Gardar rubbed the sleep out of his eyes, combed his flaxen hair with a horn comb and went to the brook where he washed his face. He looked at his face in the limpid water of the brook. At the bottom of his transparent face, he saw water plants and trout, stones and clams.

He put his hand into the water so that his face went in waves and dissolved. He caught a clam and pried it open with a flat stone. There something white fluttered and he took out the pearl, as big as small elk droppings. Thoughtfully, he put it inside his tunic.

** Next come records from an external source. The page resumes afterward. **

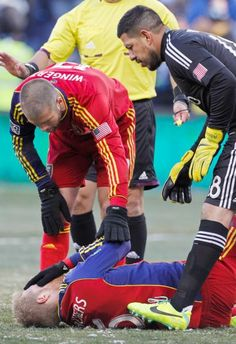 Real Salt Lake defender Chris Wingert (17) and goalkeeper Nick Rimando (18) check on defender Nat Borchers (6) after he was hit in the face with the ball. The frigid temperature in KC made matters worse.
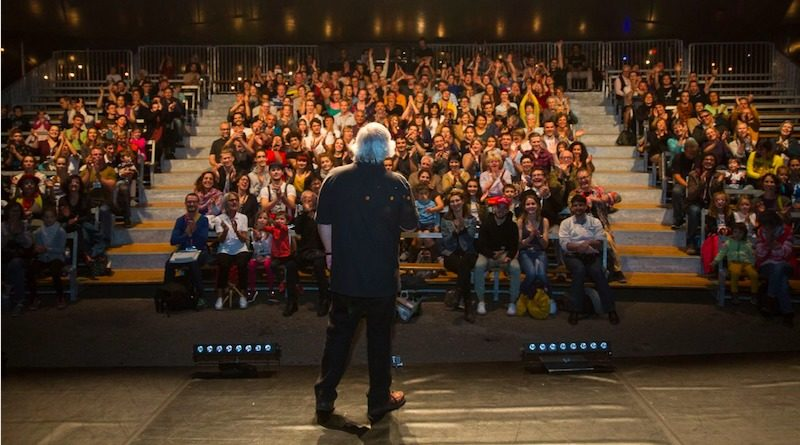 Donald Lehn faces an audience on stage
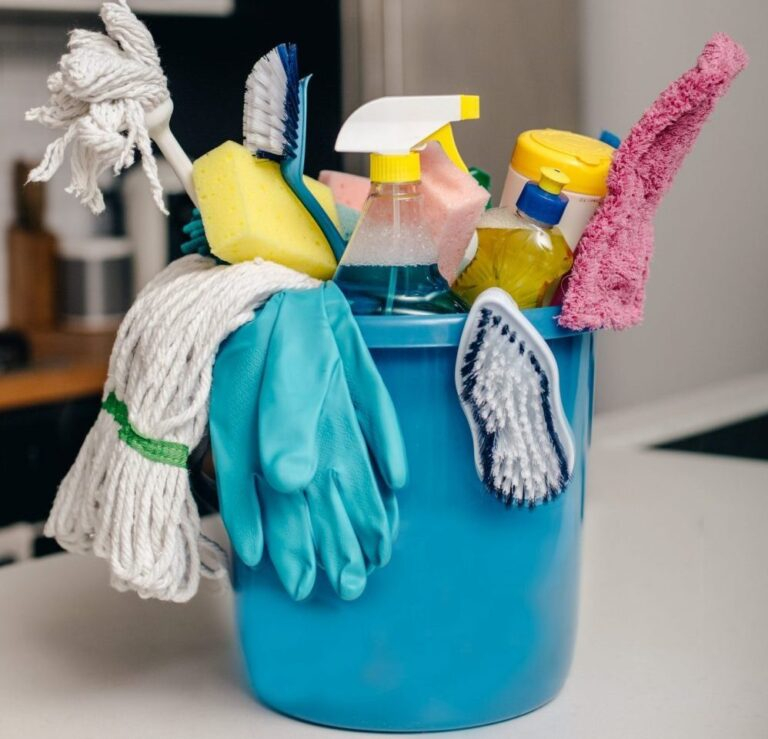 Cleaning products, detergents and chemicals in blue plastic bucket on kitchen worktop.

Then his face returned again. He did not like it. You must not be so young when you appear as a riddle-solver, a rune-engraver, a galderer and someone good at sejding. Perhaps, he should let sejding be. He simply did not possess the unmanliness needed for that kind of sorcery. It was not enough to know the songs and dance steps by heart. Sejd needed the right attitude, a quality that could come to a magician only from nature.

He knew it strongly when he saw Einar the Caresser. The whole gestalt of Einar radiated sejd. He could do corpse-galdering and bring dead people back to life. He could talk to stiff bodies that were hanging in the wind from the trees where they had been hanged and sacrificed. In spite of his skills, Gardar could not get corpses to their feet. He had tried to talk to the hanged ones at the gallows hill, and he had tried to open the grave mounds of his forefathers close to home. But he had totally failed, in spite of knowing the words, the song and the dance steps.

He regarded his young face with a certain distress, but then he pulled himself together. As time went by, that shortcoming would go away. Nobody could take away from him the ability to piece together incidents and occurrences and see a pattern, thus creating a true picture of a past course of events.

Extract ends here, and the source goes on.